* Given problem 1:
In the document excerpt below, why does the writer decline to go back and count the published conversations between Scalfari and the pope?

* Document excerpt:
◇ ◇ ◇ ◇
The latest episode comes from what is, by my unofficial guestimate, somewhere in the range of the seventh, eighth, or ninth published conversation with the pope by the nonegenarian atheist editor of Italy’s La Repubblica — a man famous for his interviewing style, which does not include voice recorders or the taking of notes, but conversations which he later reconstructs from memory. I’d go back and find each one and count them, but that’s an hour of my life I’d never get back, and after five or six, it all becomes a meaningless blur anyway. As one of America’s most notorious political minds famously asked: “At this point, what difference does it make?!”

As they have multiple times before, Scalfari says that he and the pope talked about Hell — specifically, how it doesn’t really exist*:

[Scalfari:] Your Holiness, in our last meeting you told me that at a certain point our species will disappear, and God, always using His creative seed, will create other species. You never spoke to me about souls who die in sin and go to hell to suffer there for eternity. Instead you spoke to me of good souls who are admitted to the contemplation of God. But what of evil souls? Where do they go in punishment?

[Francis:] They do not go anywhere in punishment. Those who repent obtain the forgiveness of God and go among the ranks of those who contemplate him, but those who do not repent and therefore cannot be forgiven vanish. Hell does not exist, only the disappearance of sinful souls.

I’ll pause for a moment to let those of you who still possess the capacity to be surprised to collect your jaw from the floor.
◇ ◇ ◇ ◇
* Records contained in a dataset:
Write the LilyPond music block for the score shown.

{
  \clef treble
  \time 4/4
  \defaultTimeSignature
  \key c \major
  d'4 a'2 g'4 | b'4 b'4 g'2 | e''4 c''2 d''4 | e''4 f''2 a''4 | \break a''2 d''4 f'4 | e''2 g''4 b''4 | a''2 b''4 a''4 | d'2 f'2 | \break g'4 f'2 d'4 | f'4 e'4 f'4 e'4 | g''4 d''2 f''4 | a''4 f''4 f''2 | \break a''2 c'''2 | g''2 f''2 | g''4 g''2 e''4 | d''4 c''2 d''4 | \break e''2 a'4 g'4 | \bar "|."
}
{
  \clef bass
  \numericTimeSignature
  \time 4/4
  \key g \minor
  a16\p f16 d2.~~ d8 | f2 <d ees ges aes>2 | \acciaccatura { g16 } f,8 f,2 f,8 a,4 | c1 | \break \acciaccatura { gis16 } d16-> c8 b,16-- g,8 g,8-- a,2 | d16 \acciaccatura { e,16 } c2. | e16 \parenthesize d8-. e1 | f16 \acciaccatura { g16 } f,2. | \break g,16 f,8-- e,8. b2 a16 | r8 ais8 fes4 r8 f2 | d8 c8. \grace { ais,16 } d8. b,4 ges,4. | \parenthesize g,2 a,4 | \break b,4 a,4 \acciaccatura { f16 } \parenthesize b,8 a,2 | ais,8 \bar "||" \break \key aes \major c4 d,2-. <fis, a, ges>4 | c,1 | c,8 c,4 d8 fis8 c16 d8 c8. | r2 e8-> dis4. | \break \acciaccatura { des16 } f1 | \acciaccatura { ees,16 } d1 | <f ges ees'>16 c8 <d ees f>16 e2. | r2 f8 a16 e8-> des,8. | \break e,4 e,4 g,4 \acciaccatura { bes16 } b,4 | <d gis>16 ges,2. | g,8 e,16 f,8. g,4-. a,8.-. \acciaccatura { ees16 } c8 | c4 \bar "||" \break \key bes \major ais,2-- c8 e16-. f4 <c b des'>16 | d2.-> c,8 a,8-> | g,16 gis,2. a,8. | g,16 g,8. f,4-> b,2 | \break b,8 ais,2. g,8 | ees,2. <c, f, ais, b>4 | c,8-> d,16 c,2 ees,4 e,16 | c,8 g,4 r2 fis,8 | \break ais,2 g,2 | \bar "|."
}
◇ ◇ ◇ ◇
* Given problem 2:
Return every line of the dataset records above without any change.

* Correct result 1:
The writer says that finding and counting each conversation would take an hour of life that could never be gotten back. The writer also says that after five or six of them, they all become a meaningless blur anyway.

* Correct result 2:
Write the LilyPond music block for the score shown.

{
  \clef treble
  \time 4/4
  \defaultTimeSignature
  \key c \major
  d'4 a'2 g'4 | b'4 b'4 g'2 | e''4 c''2 d''4 | e''4 f''2 a''4 | \break a''2 d''4 f'4 | e''2 g''4 b''4 | a''2 b''4 a''4 | d'2 f'2 | \break g'4 f'2 d'4 | f'4 e'4 f'4 e'4 | g''4 d''2 f''4 | a''4 f''4 f''2 | \break a''2 c'''2 | g''2 f''2 | g''4 g''2 e''4 | d''4 c''2 d''4 | \break e''2 a'4 g'4 | \bar "|."
}
{
  \clef bass
  \numericTimeSignature
  \time 4/4
  \key g \minor
  a16\p f16 d2.~~ d8 | f2 <d ees ges aes>2 | \acciaccatura { g16 } f,8 f,2 f,8 a,4 | c1 | \break \acciaccatura { gis16 } d16-> c8 b,16-- g,8 g,8-- a,2 | d16 \acciaccatura { e,16 } c2. | e16 \parenthesize d8-. e1 | f16 \acciaccatura { g16 } f,2. | \break g,16 f,8-- e,8. b2 a16 | r8 ais8 fes4 r8 f2 | d8 c8. \grace { ais,16 } d8. b,4 ges,4. | \parenthesize g,2 a,4 | \break b,4 a,4 \acciaccatura { f16 } \parenthesize b,8 a,2 | ais,8 \bar "||" \break \key aes \major c4 d,2-. <fis, a, ges>4 | c,1 | c,8 c,4 d8 fis8 c16 d8 c8. | r2 e8-> dis4. | \break \acciaccatura { des16 } f1 | \acciaccatura { ees,16 } d1 | <f ges ees'>16 c8 <d ees f>16 e2. | r2 f8 a16 e8-> des,8. | \break e,4 e,4 g,4 \acciaccatura { bes16 } b,4 | <d gis>16 ges,2. | g,8 e,16 f,8. g,4-. a,8.-. \acciaccatura { ees16 } c8 | c4 \bar "||" \break \key bes \major ais,2-- c8 e16-. f4 <c b des'>16 | d2.-> c,8 a,8-> | g,16 gis,2. a,8. | g,16 g,8. f,4-> b,2 | \break b,8 ais,2. g,8 | ees,2. <c, f, ais, b>4 | c,8-> d,16 c,2 ees,4 e,16 | c,8 g,4 r2 fis,8 | \break ais,2 g,2 | \bar "|."
}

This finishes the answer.